Uh-oh! Garage door opening! Loose cartridge back in the magazine. Magazine back in the gun. Rack the slide, and CAREFULLY lower the hammer. Back under the mattress and bedspread nicely smoothed.
“Hi Dad,” as the old fart comes in the back door. Same old crappy conversation. “How was school? Where’s your mother? Blah, blah, blah.”
Even though I called him “Dad”, he wasn’t my real Dad. He’d adopted me after he married my Mom. I guess he should never have told me that because it just made things worse.
For some reason having your real parent beat the Hell out of you must not feel as bad as having a fake parent kick your ass and tell you he did it because he loves you. At least the beatings and derision hurt a lot worse after I found out he was not my real father. Before, I knew I could lie to myself that whatever he was angry about really was my fault. Something I had done wrong. Punishment I deserved.
Now I knew it was him. Right, wrong, or indifferent, no matter what my sister or me did, if he did not like it, violence and pain would follow.

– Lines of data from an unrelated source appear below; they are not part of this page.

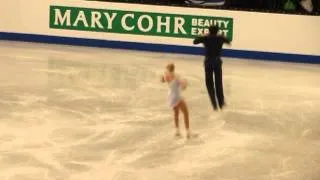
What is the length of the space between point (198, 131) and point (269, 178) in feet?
6.78

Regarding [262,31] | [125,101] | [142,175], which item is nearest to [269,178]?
[142,175]

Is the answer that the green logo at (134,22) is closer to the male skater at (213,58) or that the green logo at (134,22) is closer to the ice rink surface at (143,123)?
the ice rink surface at (143,123)

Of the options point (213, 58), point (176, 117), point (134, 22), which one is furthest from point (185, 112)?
point (134, 22)

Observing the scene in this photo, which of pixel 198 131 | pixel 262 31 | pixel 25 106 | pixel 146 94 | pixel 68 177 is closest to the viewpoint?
pixel 68 177

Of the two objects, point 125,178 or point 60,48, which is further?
point 60,48

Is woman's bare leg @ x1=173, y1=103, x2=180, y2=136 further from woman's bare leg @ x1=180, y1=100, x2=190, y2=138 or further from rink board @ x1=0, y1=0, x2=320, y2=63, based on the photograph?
rink board @ x1=0, y1=0, x2=320, y2=63

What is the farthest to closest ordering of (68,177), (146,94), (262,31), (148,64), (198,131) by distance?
1. (262,31)
2. (148,64)
3. (146,94)
4. (198,131)
5. (68,177)

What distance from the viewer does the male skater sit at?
32.3 ft

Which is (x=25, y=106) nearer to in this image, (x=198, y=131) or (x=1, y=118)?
(x=1, y=118)

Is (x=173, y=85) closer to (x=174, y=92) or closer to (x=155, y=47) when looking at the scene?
(x=174, y=92)

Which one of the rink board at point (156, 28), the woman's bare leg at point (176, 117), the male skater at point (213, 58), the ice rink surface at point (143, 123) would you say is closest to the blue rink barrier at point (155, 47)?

Today they made the big announcement. Dad was “moving out for a while. Just until things settle down.”
Now he is packing, and he calls me into the bedroom to get him something from the nightstand on his side of the bed. As I am collecting his things, he starts talking. Telling me how proud he is of me. How much he’ll miss us all. How he hopes things can work out and we’ll all be together again. He tells me he loves me.
Standing there with his bric-a brac in my hands I learn how fast the human mind can work.
Drop this junk.
Grab the pistol from under the mattress.
Rack the slide to be sure one is in the chamber.
He only has three choices. Talk fast. Come at me. Run.
I’ll be pulling the trigger as soon as the sights line up. Fast talk is out.
There’s a king-size bed between us. Go over or go around. He’s too fat to do either before the slide locks back on the last shot.
Running takes him down a twenty-five foot hallway. He’s a big man moving in a straight line. No way to miss.
A twenty-five probably won’t kill him, but it will sure make an impression.
I’ll be arrested. Probably charged. But kids my age with no priors walk away all of the time. Besides, I’m abused and lashing out at my abuser. My sister will back me up just by telling the truth.
I can do this, and he can’t do anything to stop me…
“I love you too Dad,” as I walk around the bed to hand him his stuff. Then I walk away.
In that moment where his life was in my hand, I realized that I loved myself more than I hated him. He simply was not worth killing, even to get revenge for the years of pain he had inflicted.
He died a few years ago of colon cancer. My sister had kept in touch because he was her real father. She said he wanted to see me. To apologize for… everything.
I could have gone. A final gift to my tormentor. A last grovel of supplication from “his” son answering his abuser’s summons. I could have raged at him, or maybe forgiven him. It did not matter which. Either would have been a mercy because it was the attention he wanted not absolution. I would not dignify his last words. He wasn’t worth it.